MESTECC’s proposal to the Cabinet was the outcome of an extensive series of consultations among public (government) and private (academia, NGOs, legal experts, and industry) stakeholders, including this author.
One clear conclusion from the consultations was that the MTHA would not be a ‘copy-paste’ of the STHPA. Instead, with the advantage of being able to learn from the Singapore experience, the MTHA would be drafted to mitigate ASEAN sensitivities. Particularly, the MTHA’s jurisdiction would be limited to Malaysian companies operating in Indonesia only.
Hence, it came as a surprise that the MEWA Minister cited Singapore’s experience as the main reason for scrapping the MTHA, saying Malaysia did not want a ‘cosmetic’ solution that could not tackle the haze problem. He further claimed that evidence against companies would be difficult to procure.
The main reasons why Singapore had difficulty procuring evidence was because the entities implicated were Indonesian in origin. The proposed MTHA, limited to Malaysian entities, should have been able to mitigate this, and in fact, would have been able to support Indonesia’s efforts in holding accountable the Malaysian entities that they have identified.
Political and diplomatic considerations
The Minister instead stated that “the Government believes that the best step is to enhance cooperation with neighbouring countries and ASEAN”. While it is not clear how MEWA plans to enhance cooperation over the haze, history shows that Indonesia has been consistently downplaying bilateral cooperation (including suspending an MOU and refusing assistance) and that decades of ASEAN diplomatic engagement has, so far, been ineffective.
A valid concern within the government machinery may be that such a legalistic approach may damage whatever diplomatic goodwill that has been built up over the years. However, if dealt with carefully, diplomatic cooperation and legal solutions should be able to exist simultaneously, especially if it involves enacting laws to hold domestic wrongdoing parties to account.

### WHAT YOU HAVE TO DO
Continue the article on Malaysia's proposed haze law, starting right after its last sentence. The rows that come next are separate material, apart from the article on Malaysia's proposed haze law.

### EXTRACTED ENTRIES

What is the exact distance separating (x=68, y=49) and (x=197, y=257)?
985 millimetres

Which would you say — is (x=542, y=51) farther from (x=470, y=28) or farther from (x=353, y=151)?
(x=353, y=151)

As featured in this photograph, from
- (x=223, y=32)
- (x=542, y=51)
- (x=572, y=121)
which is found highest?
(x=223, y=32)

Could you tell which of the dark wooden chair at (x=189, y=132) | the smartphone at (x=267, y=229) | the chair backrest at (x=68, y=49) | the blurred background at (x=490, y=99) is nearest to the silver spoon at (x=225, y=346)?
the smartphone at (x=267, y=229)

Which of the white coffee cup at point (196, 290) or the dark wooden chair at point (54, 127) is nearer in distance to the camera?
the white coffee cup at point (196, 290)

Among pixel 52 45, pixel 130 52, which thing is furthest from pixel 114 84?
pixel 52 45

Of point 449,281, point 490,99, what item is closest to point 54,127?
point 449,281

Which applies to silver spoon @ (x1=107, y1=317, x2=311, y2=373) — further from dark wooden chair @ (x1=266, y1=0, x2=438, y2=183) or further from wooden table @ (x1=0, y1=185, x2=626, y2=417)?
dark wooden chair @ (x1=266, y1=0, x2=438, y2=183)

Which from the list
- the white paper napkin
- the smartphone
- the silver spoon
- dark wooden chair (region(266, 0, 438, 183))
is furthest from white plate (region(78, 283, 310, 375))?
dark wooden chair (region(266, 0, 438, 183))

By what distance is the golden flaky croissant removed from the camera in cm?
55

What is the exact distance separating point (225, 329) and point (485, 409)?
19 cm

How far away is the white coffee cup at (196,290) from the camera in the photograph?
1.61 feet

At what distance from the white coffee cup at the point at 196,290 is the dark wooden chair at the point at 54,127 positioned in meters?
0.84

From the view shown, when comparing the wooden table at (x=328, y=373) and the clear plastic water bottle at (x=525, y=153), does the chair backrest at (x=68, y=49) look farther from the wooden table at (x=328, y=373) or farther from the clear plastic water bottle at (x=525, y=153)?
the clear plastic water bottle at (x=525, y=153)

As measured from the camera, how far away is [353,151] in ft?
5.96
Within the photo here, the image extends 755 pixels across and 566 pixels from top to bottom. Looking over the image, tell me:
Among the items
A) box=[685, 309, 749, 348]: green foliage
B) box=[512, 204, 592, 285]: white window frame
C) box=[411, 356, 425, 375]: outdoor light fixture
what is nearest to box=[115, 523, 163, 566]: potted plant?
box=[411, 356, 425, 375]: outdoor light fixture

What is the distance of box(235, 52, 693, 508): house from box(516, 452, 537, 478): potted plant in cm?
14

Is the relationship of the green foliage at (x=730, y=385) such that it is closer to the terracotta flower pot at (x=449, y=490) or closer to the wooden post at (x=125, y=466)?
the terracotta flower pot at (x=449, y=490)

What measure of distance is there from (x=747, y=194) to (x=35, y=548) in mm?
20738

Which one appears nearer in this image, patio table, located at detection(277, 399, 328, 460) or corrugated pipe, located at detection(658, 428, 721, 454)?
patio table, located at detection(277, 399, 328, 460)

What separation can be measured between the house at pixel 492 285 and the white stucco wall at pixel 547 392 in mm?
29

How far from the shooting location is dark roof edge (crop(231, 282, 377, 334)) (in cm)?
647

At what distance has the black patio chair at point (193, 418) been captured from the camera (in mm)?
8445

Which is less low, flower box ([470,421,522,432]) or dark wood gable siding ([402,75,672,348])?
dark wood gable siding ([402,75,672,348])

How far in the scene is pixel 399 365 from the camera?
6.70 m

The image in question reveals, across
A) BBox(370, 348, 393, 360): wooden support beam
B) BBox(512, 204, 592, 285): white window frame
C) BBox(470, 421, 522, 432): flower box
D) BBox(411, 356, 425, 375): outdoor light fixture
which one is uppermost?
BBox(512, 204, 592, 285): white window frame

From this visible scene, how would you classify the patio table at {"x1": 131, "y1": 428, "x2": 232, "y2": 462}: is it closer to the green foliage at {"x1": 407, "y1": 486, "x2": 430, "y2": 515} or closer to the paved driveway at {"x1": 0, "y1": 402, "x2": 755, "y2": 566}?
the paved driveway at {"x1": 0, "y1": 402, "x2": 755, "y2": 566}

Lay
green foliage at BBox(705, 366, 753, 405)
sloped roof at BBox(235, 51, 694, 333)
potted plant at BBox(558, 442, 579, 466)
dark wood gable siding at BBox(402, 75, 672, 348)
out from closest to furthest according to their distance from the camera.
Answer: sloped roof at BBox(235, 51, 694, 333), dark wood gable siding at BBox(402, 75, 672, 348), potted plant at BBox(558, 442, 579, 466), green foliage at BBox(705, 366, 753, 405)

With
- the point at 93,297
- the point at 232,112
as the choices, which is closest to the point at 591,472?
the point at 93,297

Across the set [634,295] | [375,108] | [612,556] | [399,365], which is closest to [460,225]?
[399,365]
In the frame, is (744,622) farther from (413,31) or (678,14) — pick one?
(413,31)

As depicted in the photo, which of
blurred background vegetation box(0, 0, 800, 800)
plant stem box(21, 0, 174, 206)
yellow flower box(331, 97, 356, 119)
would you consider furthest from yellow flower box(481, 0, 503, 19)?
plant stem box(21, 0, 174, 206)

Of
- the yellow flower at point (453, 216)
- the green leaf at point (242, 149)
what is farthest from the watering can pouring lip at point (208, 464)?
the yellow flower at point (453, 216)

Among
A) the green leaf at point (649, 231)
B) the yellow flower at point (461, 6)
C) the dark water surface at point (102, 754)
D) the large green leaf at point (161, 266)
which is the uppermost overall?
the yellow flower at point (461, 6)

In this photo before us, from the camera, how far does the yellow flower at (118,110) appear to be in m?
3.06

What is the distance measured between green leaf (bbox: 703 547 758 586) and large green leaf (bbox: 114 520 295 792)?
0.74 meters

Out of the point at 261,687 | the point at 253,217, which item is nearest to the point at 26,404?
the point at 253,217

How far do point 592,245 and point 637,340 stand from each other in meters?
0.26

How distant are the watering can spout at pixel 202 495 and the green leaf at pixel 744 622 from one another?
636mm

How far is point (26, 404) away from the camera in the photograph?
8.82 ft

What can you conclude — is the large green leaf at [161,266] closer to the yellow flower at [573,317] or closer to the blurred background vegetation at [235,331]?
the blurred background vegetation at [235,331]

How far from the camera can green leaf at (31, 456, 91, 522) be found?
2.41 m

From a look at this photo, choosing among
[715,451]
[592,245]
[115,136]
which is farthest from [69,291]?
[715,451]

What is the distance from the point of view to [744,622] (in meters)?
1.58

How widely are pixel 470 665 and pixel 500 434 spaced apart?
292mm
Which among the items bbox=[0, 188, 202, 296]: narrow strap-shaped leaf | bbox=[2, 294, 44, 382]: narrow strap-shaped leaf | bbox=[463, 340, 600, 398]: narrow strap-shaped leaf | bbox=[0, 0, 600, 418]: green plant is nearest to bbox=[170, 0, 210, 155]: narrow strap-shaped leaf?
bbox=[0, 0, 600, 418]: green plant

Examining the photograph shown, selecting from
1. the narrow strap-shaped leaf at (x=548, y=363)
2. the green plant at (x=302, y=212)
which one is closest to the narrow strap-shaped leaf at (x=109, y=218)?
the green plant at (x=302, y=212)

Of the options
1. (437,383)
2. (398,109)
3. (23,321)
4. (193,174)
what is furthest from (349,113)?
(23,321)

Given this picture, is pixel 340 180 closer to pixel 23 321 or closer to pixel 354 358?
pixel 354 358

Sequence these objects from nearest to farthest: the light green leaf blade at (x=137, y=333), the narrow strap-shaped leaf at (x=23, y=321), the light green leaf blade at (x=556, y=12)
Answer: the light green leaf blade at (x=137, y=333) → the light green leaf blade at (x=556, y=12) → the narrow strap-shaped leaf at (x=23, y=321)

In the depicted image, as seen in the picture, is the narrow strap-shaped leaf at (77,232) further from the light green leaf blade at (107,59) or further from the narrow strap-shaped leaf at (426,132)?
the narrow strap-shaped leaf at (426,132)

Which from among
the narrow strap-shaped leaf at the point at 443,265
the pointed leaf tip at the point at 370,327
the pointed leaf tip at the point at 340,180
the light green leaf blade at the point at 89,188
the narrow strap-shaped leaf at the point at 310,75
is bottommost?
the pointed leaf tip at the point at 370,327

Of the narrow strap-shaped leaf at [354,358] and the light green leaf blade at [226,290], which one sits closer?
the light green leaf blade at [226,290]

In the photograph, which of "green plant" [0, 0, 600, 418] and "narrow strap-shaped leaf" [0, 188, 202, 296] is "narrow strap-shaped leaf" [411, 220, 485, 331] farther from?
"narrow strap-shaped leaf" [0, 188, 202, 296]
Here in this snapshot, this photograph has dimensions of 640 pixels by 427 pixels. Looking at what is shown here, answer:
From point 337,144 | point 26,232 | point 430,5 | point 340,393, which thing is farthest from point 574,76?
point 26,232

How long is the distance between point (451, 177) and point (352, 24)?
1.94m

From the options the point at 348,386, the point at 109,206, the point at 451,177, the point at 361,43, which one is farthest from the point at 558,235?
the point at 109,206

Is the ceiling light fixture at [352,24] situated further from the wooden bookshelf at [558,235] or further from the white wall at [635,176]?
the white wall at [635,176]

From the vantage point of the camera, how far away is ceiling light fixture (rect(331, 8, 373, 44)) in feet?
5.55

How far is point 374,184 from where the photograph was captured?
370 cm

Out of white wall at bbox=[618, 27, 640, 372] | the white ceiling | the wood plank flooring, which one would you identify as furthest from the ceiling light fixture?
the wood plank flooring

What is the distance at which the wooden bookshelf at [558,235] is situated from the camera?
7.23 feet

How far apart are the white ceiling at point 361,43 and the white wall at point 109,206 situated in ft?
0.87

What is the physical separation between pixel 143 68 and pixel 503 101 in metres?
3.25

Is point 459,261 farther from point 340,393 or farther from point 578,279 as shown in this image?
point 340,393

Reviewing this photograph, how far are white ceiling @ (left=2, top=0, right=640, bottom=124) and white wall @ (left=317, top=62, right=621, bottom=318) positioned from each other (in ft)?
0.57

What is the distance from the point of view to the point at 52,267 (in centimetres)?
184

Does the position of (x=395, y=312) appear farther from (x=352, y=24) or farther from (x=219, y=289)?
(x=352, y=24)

### RESPONSE TO THE TASK
Yeo Bee Yin, in response to the news of the scrapped law, said “we should find solutions to the problem, not problems to the solution”, and that the MTHA “may still be insufficient, but it will be better. We [should not] act only when we have a perfect solution”.
And she’s right. An MTHA may not necessarily be the perfect silver bullet in solving the region’s haze conundrum. However, the scrapping of the MTHA is a missed opportunity for Malaysia to show that it is serious about holding its own entities accountable, and that neighbouring countries should do the same.
Haze in the time of Covid: A two-in-one crisis
While regional weather forecasts foresee a cooler and wetter year ahead due to a neutral El Niño Seasonal Oscillation prognosis, there is still a possibility that we will see a moderate haze season in the coming months. After all, haze-producing fires are not a purely natural phenomenon but are strongly driven by human activities on the ground. And despite the Covid-19 slowdowns in the region, such activities seem to remain very much unchanged.
Covid-19 has cut into the resources available for emergency and medical responses more generally, as well as forest fire monitoring and implementation more specifically.
Understandably, governments around the region have limited capacity to simultaneously handle a Covid-19 and haze crisis. Hence, preventive strategies such as the proposed MTHA would have been a useful added deterrent to avoid such a two-in-one crisis.
Fires and haze are issues fraught with political economy and patronage undertones. It is worrying to consider if the MTHA had been scrapped because of pushback from powerful political and economic stakeholders, resigning us to a hazy fate yet again.
Dr Helena Varkkey is a Senior Lecturer at the Department of International and Strategic Studies, University of Malaya.
She completed her PhD on the topic at the University of Sydney in 2012.
Her writings on sustainable development, transboundary haze, and the palm oil sector have appeared in both academic journals and popular media like CNN Opinion, The Conversation, and Malaysian Insider. She has also worked with government agencies like Academy of Sciences Malaysia, Ministry of Foreign Affairs and MESTECC on these issues.